Walter Rosenblum (1919–2006), amerikanischer Fotograf und Professor für Fotografie am Brooklyn College, entdeckte Walter Ballhauses Bilder in der Ausstellung im Otto-Nagel-Haus in Berlin und befand, dass die Bilder das "größte Publikum verdienen, da sie die Textur des gesellschaftlichen Augenblicks mit größter Schärfe einfangen". Es folgten Ausstellungen in den USA sowie langjährige Briefwechsel. Rosenblums Ehefrau, die Fotohistorikerin Naomi Rosenblum und Autorin der Werkes „A World History of Photography“, bezog Ballhauses Bilder in ihre Publikationen ein.

Prof. Jörg Boström

Professor Jörg Boström lernte Walter Ballhause 1987 bei dessen Dia-Ton-Vortrag an der Fachhochschule in Bielefeld kennen, an welcher er im Bereich Intermedia/Fotografie lehrte. Der Professor ist selbst Maler und Fotograf und veröffentlichte über Walter Ballhause zahlreiche Beiträge, darunter auch für das Allgemeine Künstlerlexikon sowie den Nachruf. Zudem hat Prof. Boström bei etlichen Ausstellungen in der BRD "die Fäden in der Hand gehalten".

Martin Büttner

Martin Büttner stellte sich auf Empfehlung seines Professors Jörg Boström in Bielefeld (BRD) an der Hochschule für Grafik und Buchkunst in Leipzig (DDR) vor. Durch Prof. Helfried Strauß, welcher bereits an der Veröffentlichung des Buches „Überflüssige Menschen“ beteiligt war, lernte er Walter Ballhause in Plauen kennen. Martin Büttner bezeichnet Walter Ballhause als seinen väterlichen Freund und war von dessen trotz aller Rückschläge konsequent gelebten Haltung beeindruckt. Gemeinsame Ausstellungen folgten. Martin Büttner begleitete und porträtierte Walter Ballhause 1988 auch in New York und fungierte als Kurier über die deutsch-deutsche Grenze.
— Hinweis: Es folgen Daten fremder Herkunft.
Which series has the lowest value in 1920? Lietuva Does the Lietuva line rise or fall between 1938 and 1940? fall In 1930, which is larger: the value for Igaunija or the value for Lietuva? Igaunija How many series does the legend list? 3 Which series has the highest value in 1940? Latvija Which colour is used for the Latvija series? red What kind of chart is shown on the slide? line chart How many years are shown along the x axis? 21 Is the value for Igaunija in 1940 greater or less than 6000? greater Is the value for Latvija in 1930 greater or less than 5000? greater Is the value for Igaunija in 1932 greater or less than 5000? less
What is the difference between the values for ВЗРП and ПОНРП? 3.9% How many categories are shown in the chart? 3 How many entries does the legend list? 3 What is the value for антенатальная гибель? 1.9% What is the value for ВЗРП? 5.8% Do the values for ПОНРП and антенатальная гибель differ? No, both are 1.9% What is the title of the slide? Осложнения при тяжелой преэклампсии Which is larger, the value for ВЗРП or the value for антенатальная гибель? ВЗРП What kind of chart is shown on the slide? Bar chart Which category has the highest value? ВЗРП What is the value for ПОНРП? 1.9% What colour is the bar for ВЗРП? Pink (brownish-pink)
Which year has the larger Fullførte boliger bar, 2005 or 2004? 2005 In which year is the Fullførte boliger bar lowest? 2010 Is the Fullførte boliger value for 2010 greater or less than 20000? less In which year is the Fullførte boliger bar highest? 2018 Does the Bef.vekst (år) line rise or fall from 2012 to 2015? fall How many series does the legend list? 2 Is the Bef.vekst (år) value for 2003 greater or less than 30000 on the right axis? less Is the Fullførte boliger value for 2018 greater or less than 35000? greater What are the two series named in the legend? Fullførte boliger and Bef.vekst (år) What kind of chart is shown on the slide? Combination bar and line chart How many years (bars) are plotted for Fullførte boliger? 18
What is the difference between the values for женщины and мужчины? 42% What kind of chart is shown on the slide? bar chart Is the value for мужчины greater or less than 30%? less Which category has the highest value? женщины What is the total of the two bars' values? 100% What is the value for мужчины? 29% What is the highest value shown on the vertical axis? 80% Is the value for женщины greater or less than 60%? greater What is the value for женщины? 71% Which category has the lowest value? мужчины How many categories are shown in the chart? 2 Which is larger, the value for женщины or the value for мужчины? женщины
Dr. Ernst-Michael Stiegler

Dr. Ernst-Michael Stiegler stammt wie Walter Ballhause aus Hameln. Durch das Buch "Überflüssige Menschen" wurde Dr. Stiegler auf Walter Ballhause aufmerksam. Ein mehrjähriger Briefwechsel, bis zu Ballhauses Krankheit, entstand. Dr. Stiegler interviewte Walter Ballhause 1986 per Audiokassette über die deutsch-deutsche Grenze. Persönlich lernten sie sich 1987 in Bielefeld kennen.

Gerd Schnakenwinkel

Bereits 1991 begann die Zusammenarbeit mit Herrn Gerd Schnakenwinkel, Besitzer der Fotogalerie Gaff in Rothenburg. Das Anliegen des Inhabers bestand vor allem darin, unbekannte Fotografen auszustellen. So wurden mehrere Ausstellungen gestaltet. Herr Schnakenwinkel hat durch seine Arbeit dafür gesorgt, auch die Fotografien vor 1930 und nach 1945 der Öffentlichkeit vorzustellen, um einen umfassenden Eindruck vom Gesamtwerk des Fotografen und Menschen Walter Ballhause zu vermitteln.

1. Walter Ballhause im Interview mit Hannes Schmidt, auszugsweise veröffentlicht, in: Medium, 1985, 11/12, S. 80 ff.

2. Walter Ballhause 1987, in: Interview mit Ernst-Michael Stiegler, auszugsweise erschienen in: Niedersachsen 6/87, S. 296 ff.